The antioxidant evaluation of the essential oil of T. persicum showed that IC50 was equal to 20 ppm and that this essential oil was the same as ascorbic acid in being a synthetic antioxidant. At a high concentration of the essential oil of T. persicum, the antioxidant activity of this essential oil was higher than that of ascorbic acid (Figure 1).

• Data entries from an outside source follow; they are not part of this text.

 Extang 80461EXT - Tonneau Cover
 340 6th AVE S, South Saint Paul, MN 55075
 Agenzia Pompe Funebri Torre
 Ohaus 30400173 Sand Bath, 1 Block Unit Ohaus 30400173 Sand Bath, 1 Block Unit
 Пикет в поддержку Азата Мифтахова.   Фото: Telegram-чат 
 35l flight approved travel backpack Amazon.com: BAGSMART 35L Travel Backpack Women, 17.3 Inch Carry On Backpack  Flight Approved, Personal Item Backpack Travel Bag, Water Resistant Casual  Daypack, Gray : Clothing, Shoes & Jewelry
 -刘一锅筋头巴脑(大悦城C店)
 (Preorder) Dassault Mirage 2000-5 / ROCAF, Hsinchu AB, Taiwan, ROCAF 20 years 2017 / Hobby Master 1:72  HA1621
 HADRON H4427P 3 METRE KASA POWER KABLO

Antioxidant Activity of the Essential Oil of T. persicum
The antioxidant activity of thymol and carvacrol was reported previously (15). Borneol was confirmed to have no antioxidant activity in the antioxidant system, but it could protect cell DNA against Fe2+-induced damage (15). Therefore, the other components of the essential oil or the synergistic effect among compounds plays an important role in the antioxidant potency of the essential oil. Linalool, the other main component of the essential oil, is a lead compound in the synthesis of vitamins A and E. Linalool-rich essential oils were confirmed to express a high antioxidant activity (16).

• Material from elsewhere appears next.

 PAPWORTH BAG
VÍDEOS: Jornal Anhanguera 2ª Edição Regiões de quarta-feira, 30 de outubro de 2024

Therefore, the antioxidant activity of the essential oil of T. persicum is related to linalool or its other components. This essential oil can be a suitable antioxidant agent for human consumption and a preservative in food or drugs instead of chemical ones.
5. Conclusion
For the first time, the essential oil of T. persicum was shown to have desirable antioxidant and antimicrobial activities in vitro because of its main components, namely, borneol, bornyl acetate, and linalool. As the other pharmacological activities (i.e., anti-inflammatory, antinociceptive, and analgesic) of borneol and linalool have already been confirmed, the other pharmacological activities of this valuable plant aside from its antioxidant and antimicrobial effects can be investigated to introduce the essential oil of T. persicum as a new treatment for other ailments.